Running with Pirates: On freedom, adventure, and fathers and sons
University of Queensland Press, $34.99 pb, 224 pp
His father’s eyes
Kári Gíslason’s memoir of escape and adventure during his early adulthood begins in transit: he is freshly eighteen, ‘sleeping on the floor next to hot air vents at the back of a grand old ferry that connected Brindisi in the heel of Italy with Athens’. Kári is travelling with an ‘often-jolly, sometimes sarcastic’ Scotsman named Paul, and their relationship has begun to fray. Worse, they are low on money, which means their travels and ‘freedom’ may soon be over. Gíslason notes: ‘We were unemployable. I was sickly thin, and my hair past my shoulders and knotted. Paul always looked like he’d just woken up.’ Both are searching for ways to forget their troubles and orient themselves as they take the first steps into manhood, but the pressures that come with such a task have left them feeling oppressed and alienated.

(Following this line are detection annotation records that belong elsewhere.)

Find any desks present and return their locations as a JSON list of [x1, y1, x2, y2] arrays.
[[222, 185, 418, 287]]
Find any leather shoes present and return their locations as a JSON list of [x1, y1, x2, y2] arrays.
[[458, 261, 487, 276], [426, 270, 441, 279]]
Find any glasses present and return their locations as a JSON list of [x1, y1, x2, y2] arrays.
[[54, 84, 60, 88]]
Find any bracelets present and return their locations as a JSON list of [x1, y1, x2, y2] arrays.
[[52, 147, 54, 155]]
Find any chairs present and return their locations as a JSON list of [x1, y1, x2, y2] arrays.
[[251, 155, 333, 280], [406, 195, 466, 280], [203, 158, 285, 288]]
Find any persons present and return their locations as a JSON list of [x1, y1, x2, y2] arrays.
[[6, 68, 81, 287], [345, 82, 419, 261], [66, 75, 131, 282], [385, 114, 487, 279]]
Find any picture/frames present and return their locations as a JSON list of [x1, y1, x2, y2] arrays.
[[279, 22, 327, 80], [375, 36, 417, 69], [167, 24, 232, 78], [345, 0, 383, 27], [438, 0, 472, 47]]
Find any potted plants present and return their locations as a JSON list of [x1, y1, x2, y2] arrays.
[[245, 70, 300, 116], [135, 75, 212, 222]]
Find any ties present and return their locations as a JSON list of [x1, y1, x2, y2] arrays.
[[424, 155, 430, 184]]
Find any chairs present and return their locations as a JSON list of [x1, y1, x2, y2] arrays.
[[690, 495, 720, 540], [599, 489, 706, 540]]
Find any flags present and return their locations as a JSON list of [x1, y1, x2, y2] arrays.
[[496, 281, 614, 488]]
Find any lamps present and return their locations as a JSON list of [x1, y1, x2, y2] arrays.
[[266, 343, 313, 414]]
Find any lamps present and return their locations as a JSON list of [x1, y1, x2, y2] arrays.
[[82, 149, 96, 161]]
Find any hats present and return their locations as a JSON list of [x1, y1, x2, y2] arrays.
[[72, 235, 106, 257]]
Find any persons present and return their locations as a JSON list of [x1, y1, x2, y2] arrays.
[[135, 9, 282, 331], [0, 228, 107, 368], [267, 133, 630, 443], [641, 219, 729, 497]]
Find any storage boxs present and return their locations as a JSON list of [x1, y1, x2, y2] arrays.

Fortunately, a woman who runs a tourist hostel in Corfu offers to take them in and helps them to find work. They can repay her later. This is a consistent theme of Running with Pirates: the people of Corfu are generous with their hospitality, offering shelter, food, employment, and friendship, with one exception: ‘They lock away their girls as though they’re some kind of fragile possessions that need to be kept safe.’